Mortgage applications dropped 3.1 percent from one week earlier, according to data from the Mortgage Bankers Association’s (MBA) Weekly Mortgage Applications Survey for the week ending May 30. However, real estate finance professionals are split as to whether this is an affirmation of a weak economy and fraying housing market or the data is not fully representative of a market where a number of segments are still enjoying positive activity.
The MBA’s Market Composite Index fell 3.1 percent on a seasonally adjusted basis from one week earlier; on an unadjusted basis, the index declined 14 percent compared with the previous week. The Purchase Index dipped four percent from one week earlier on a seasonally adjusted basis and 15 percent on an unadjusted basis. The Purchase Index was 17 percent lower than the same week one year ago.
The refinance side of the industry saw a bit of a seesaw ride: The MBA’s Refinance Index decreased three percent from the previous week, yet the refinance share of mortgage activity increased to 53 percent of total applications from 52 percent the previous week.
The refinance share of mortgage activity increased to 53 percent of total applications from 52 percent the previous week. The adjustable-rate mortgage (ARM) share of activity remained unchanged at eight percent of total applications.
The MBA also reported that interest rates for most loan products fell to their lowest levels in close to a year. The average contract interest rate for 30-year fixed-rate mortgages with conforming loan balances ($417,000 or less) slipped to 4.26 percent from 4.31 percent, with points decreasing to 0.13 from 0.15 (including the origination fee) for 80 percent loan-to-value ratio (LTV) loans. The average contract interest rate for 30-year fixed-rate mortgages with jumbo loan balances (greater than $417,000) slightly ticked downward to 4.22 percent from 4.23 percent, with points decreasing to 0.11 from 0.16 (including the origination fee) for 80 percent LTV loans.
The MBA’s data included an adjustment for the Memorial Day holiday on May 26.
For Gina Jacobs, president of Woodbury, Conn.-based Gina Jacobs Real Estate & Property Management, the latest MBA data is evidence of a housing market that is still wobbly due to restraints on borrowers.
“I believe less people are applying for loans because unless their income and credit is exceptional, they are going to get declined–and they know it,” Jacobs said. “So, of course, applications are down because approvals are also down. I make this very clear to clients so they know what they are in for. The application process is grueling and going through that, only to be turned down, is devastating to a potential home buyer.”
Bob Rubin, managing director of The Business Loan Connection LLC, based in Southfield, Mich., believed that the data reflected a wider concern about the state of the economy.

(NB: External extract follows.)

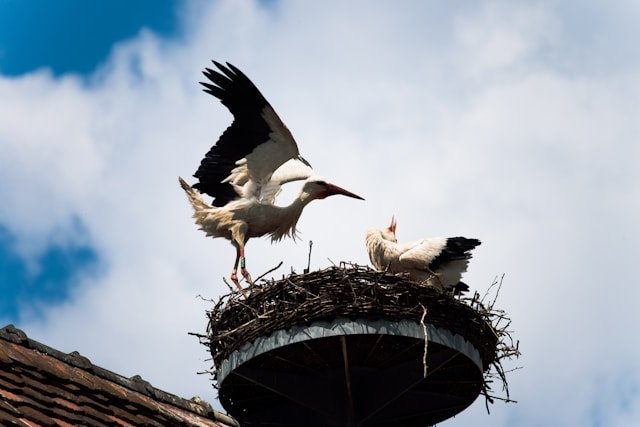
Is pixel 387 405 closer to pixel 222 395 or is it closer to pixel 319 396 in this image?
pixel 319 396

“People are scared,” said Rubin. “They see the headlines and fear that the merry-go-round will stop and people will fall off. Housing prices are rising and are higher than before, and people know all the terrible stories about being underwater–and they don’t want to be underwater.”
Rubin added that many industry professionals are not willing to acknowledge what a rough economic environment will do to their businesses. “So many mortgage bankers out there don’t believe this is happening to them,” he said, adding that some companies many go out of business unless conditions improve quickly.
But not everyone is afraid of going out business. Carl Markman, director of national sales at Iselin, N.J.-based REMN Wholesale, stated that his company’s business has increased 40 percent over the past few months. And while Markman noted that his company’s purchase and refinance business is vibrant, its focus on renovation loan products–including the 203k, HomeStyle and HomePath products–is the fuel that is driving activity further.
“Every single day, we have mortgage brokers and mortgage bankers reaching out across the country to sign up with us,” he said. “The new MBA data is completely opposite of what we’re experiencing.”
Gabe Leibowitz, president of New York City-based Skygroup Realty, stated that not every market is experiencing a drop in activity. “I am not seeing the purchase activity in New York slowing down at all yet,” he said.
Furthermore, Leibowitz theorized that the drop in mortgage applications does not necessarily mean that the housing market is stalling. “Some people have given up a little bit because they are not able to beat out cash buyers in the market,” he observed.